MSMiroslaw – THE AAAge Of Warm Asylum (Trasponsonic, 2020)

La porta di un’antichissima domus de janas abbraccia il nostro pianeta sulla copertina del nuovo lavoro di MSMiroslaw: forse è questo il rifugio caldo a cui allude il titolo, per quanto, probabilmente, il momento in cui possa prendere forma non è ancora quello che stiamo vivendo. Il simbolismo evocato è tuttavia forte e, nonostante il periodo poco propizio, l’arte deve indicare la via;  THE AAAge of Warm Asylum lo fa cercando un contatto fra culture lontane tramite lo spazio, il suono e il tempo ciclico.
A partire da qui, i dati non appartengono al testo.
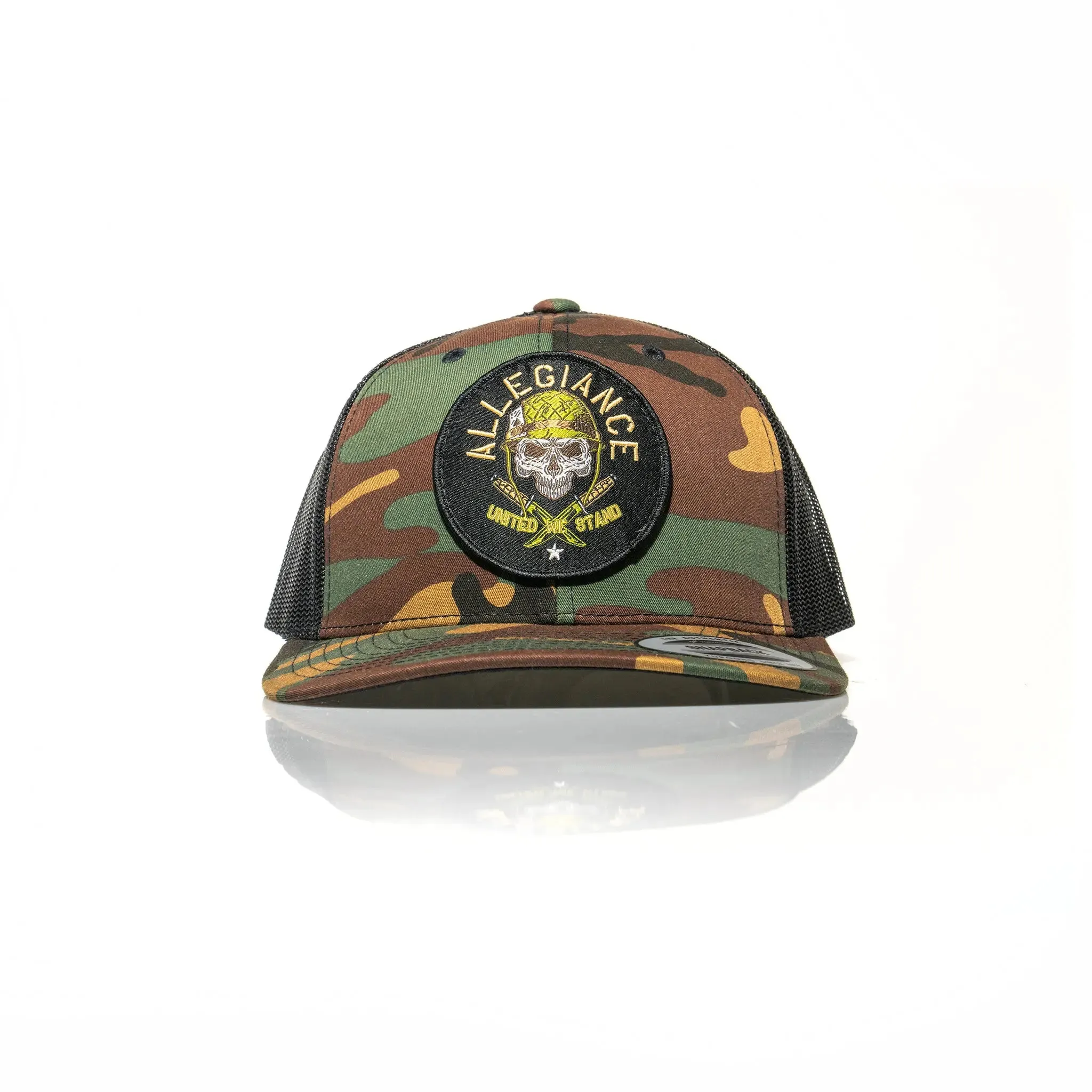 Spade Trucker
Affrancandosi quasi completamente dalle sonorità post-industriali che caratterizzava le precedenti uscite per approdare a lidi dove l’ambient sposa il field recording etnografico e i ritmi dub – ma senza perdere l’afflato sacrale proprio delle produzioni Trasponsonic – il lavoro si snoda lungo quattro tracce meditative che seguono il succedersi delle stagioni, toccando ogni volta una diversa area del pianeta. In The Winter (Maria Sabina And The Tuvinians) i synth disegnano suoni circolari mentre i battiti, lenti e corposi, scandiscono il cammino che ci porta dagli altopiani del Messico a quelli siberiani; in primavera siamo a Bali, dove melodie sintetiche, corde  e fiati crescono per accumulo di voci e rumori frenetici che scuotono il corpo e l’anima; trascorriamo l’estate nel sud-est asaitico, fra pesanti scansioni ritmiche e voci captate nei villaggi e infine, in autunno, ci ritroviamo tutti a chiudere il cerchio, in una cerimonia confusa, ipnotica e liberatoria che va sotto il nome di  The Fall (Human Tribes United). Forte di un’identità salda e definita, MSMiroslaw intraprende un giro del mondo alla ricerca di entità e culture che sente vicine – non su basi intellettuali o ideologiche, ma perché animate da un comune sentire – con le quali l’incontro diventa scambio proficuo e non fusione indistinta e al ribasso. È questo un lavoro intenso ed emozionante che, idealmente, può costituire la prima pietra per la costruzione di quel riparo accogliente di cui parlavamo all’inizio.